EXERCISE -> Please translate this sentence from the text on telling painful memories into Spanish: "Counselors invite others to tell their stories of pain, heartache, fears, and traumas so that they can find relief from their troubles."

EXCERPT TO READ ->
-----

Tag Archives: Storytelling

Telling Painful Memories: Recommendations for Counselors

[What is below was shared with Rwandan caregivers and counselors. It is written in simpler English and has no footnotes. Academically oriented readers will recognize the interventions come from narrative exposure therapy models for children].

Counselors invite others to tell their stories of pain, heartache, fears, and traumas so that they can find relief from their troubles. However, not every way of talking about past problems is helpful and some ways of talking can actually harm the person. So, it is important that all caregivers and counselors understand how to help others tell their difficult stories in ways that invite recovery and do not harm.

-----

LISTED RECORDS ->

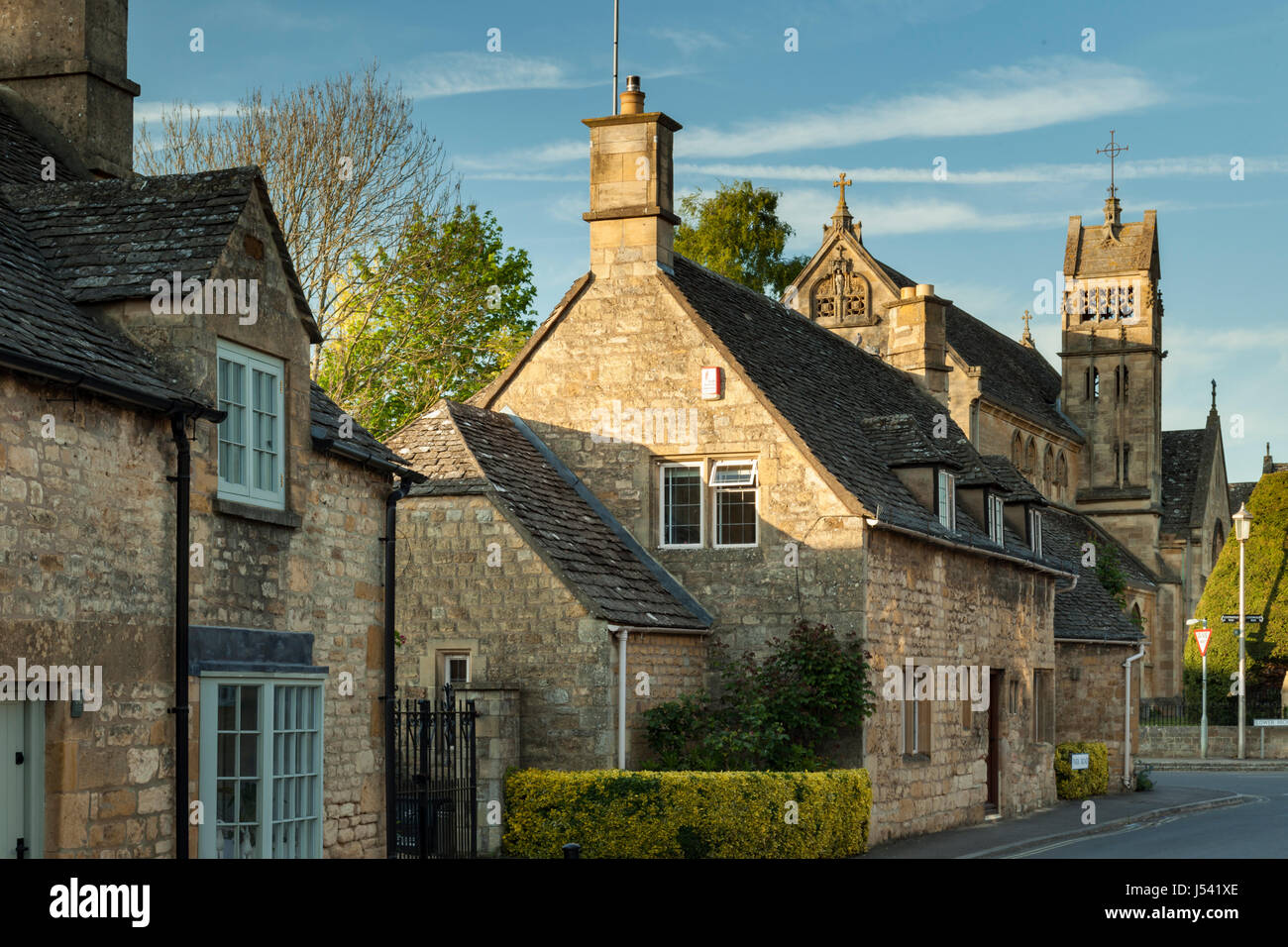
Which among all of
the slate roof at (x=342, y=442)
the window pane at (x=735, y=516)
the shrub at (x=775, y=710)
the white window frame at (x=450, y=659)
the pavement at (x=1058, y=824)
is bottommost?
the pavement at (x=1058, y=824)

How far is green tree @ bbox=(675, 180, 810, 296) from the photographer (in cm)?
4872

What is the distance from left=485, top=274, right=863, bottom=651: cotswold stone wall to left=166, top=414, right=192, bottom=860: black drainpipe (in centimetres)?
1060

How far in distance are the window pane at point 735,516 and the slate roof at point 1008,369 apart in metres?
26.5

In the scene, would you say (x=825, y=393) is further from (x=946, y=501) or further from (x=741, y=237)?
(x=741, y=237)

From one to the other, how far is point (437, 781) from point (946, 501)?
10.3m

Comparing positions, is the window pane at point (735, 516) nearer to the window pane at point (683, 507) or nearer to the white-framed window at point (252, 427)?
the window pane at point (683, 507)

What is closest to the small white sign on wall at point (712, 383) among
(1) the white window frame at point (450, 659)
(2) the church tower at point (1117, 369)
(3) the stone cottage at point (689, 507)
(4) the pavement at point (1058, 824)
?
(3) the stone cottage at point (689, 507)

-----

RESULT -> Los consejeros invitan a otras personas a contar sus historias de dolor, angustia, miedos y traumas para que puedan encontrar alivio de sus problemas.